I have been a climber for as long as I can remember. As a kid, I always wanted to climb bigger trees and steeper boulders. My Dad even made me little ice axes to climb snow hills during the long winters growing up in Mackenzie, BC. It was in my early teen years that I started really learning how all the rope systems worked to keep things safe. I was hooked, I just couldn’t get enough climbing. The more time outside, the more I respected the wilder of places. Exposure, gravity, strong and always changing weather … pretty addicting stuff for my adventure seeking personality. I have to solve the problem in front of me: get from the bottom to the top. A simple sounding goal really, but the devil hides in the many details. So the question is always, “just how bad do you want it?”
In 1994, I was in my first year of computer science at UNBC and working on a new, very exposed, multi-pitch route (now called “Hells Bells” on Pope’s Peak). That October, right before midterm exams, my brother and I were in a car accident. I fell asleep driving a long distance back from a funeral in Saskatchewan. We started driving after school on the Friday with exams first thing Monday morning. With only hours left go, driving home to these exams, I just couldn’t keep my eyes open. That’s when I learned what real g-force feels like. Not the fun kind like in climbing, having the rope catch your fall, but the kind of acceleration that is not survivable. One could actually figure out how hard, how much pressure on the spine, would be created with the given speed, acceleration and time in the air. A similar problem might have been on that exam that fateful morning. Doug still wrote his exams that morning while I was on my way to Vancouver on a spine board. I remember feeling thankful that my poor judgement did injure anyone else. (Arguably, this should be just as criminal as driving intoxicated.)
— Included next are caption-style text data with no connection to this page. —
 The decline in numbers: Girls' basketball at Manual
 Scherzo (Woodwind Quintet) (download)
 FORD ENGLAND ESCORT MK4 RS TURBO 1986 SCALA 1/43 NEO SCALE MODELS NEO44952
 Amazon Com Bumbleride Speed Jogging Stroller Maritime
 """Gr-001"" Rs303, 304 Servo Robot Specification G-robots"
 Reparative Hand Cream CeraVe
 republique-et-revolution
The following two months were spent staring at the ceiling of the Hospital, followed by another six months in rehab at GF Strong. My mountains were now sitting up, feeding myself grapes, moving colored pegs on a board – only the most mundane tasks. The abrupt change from being independent and strong to helpless and weak was surreal. It was sickening to watch the atrophy happen so quickly. The body simply eats itself within a week or or two of being immobile. It took a long time to be able to push a manual wheelchair and I never regained any hand function. Living as a quadriplegic was about teaching myself tricks to compensate for the loss of function. With much trepidation, I went back into computer science at Langara College. After struggling in a c/c++ course trying to type and write tests with my now barely legible penmanship, I realized that getting right back into education was the key to my rehab. It wasn’t long before I started to question if it was possible to get back to the rock because programming certainly wasn’t the adventure I needed.
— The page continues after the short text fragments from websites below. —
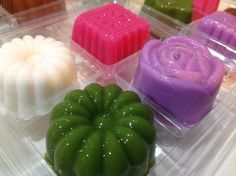 manufacture fruit jelly Using water from the fruit flavor  textural and color of the fruit is 100%.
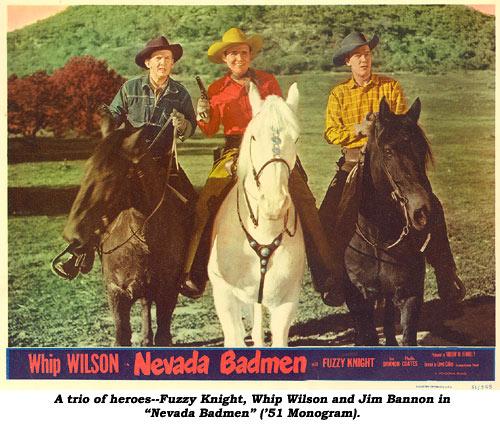 Whip Wilson Whip Wilson and Jim Bannon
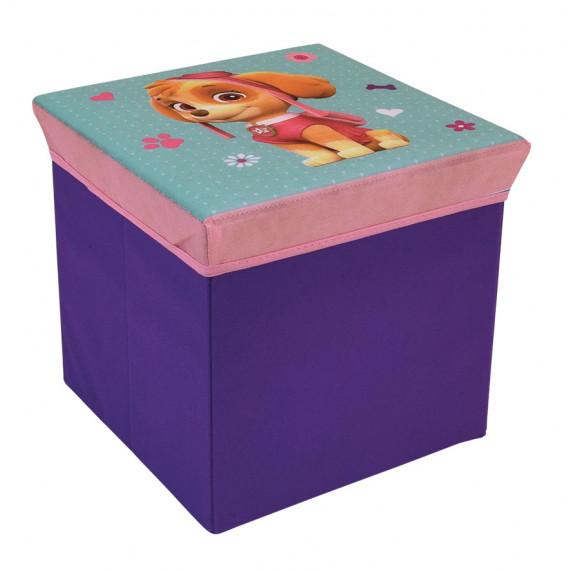 Játéktároló doboz és puff Mancs őrjárat Sky FUN HOUSE 712726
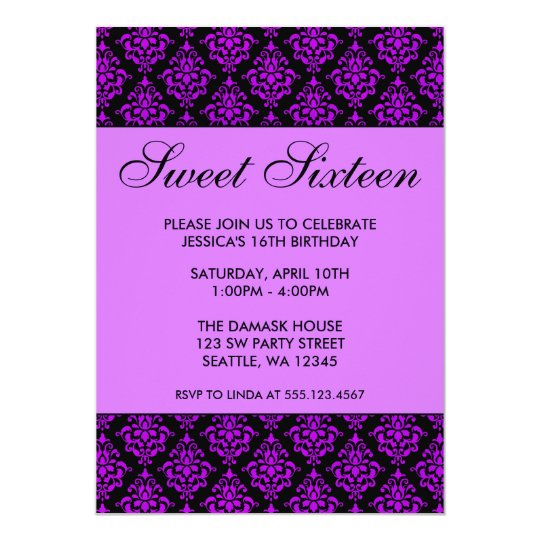 Purple and Black Damask Sweet Sixteen Birthday Card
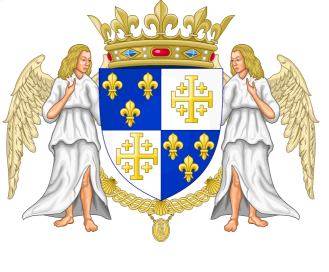 coat_of_arms_of_charles_viii_of_france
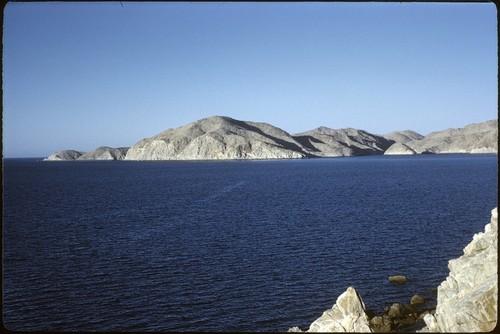Resultado de imagen para Puerto de San Francisquito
Some talk turned into a small rappel, and then grew into a much larger project. It took us ten years to climb the Stawamus Chief, but we did it! Great costs were paid for us to get to the summit in 2005. We were there for about ten minutes before getting into a helicopter (day light was going and rain was threatening). Would you invest ten years to earn ten minutes on a summit? Developing custom gear for quadriplegics has been a long and expensive process, but we did something unprecedented for this level of disability. I wonder when it will be repeated and how much faster that person will be compared to our 14 hours? I offer all the gear and know-how to whomever is willing to train for it. An open challenge and an honest offer to my fellow quads.
From an early age I’ve enjoyed making circuits and robots. Now, as an “adult”, I am even more dangerous with a soldering iron, but I haven’t fried a chip in a long time. The past few years I’ve been working on a better hybrid wheelchair for quadriplegics and been helping on my friend’s telepresence robot. I feel pretty lucky to still be doing my childhood hobby. Currently, I’m a coder for hire and living in Vancouver.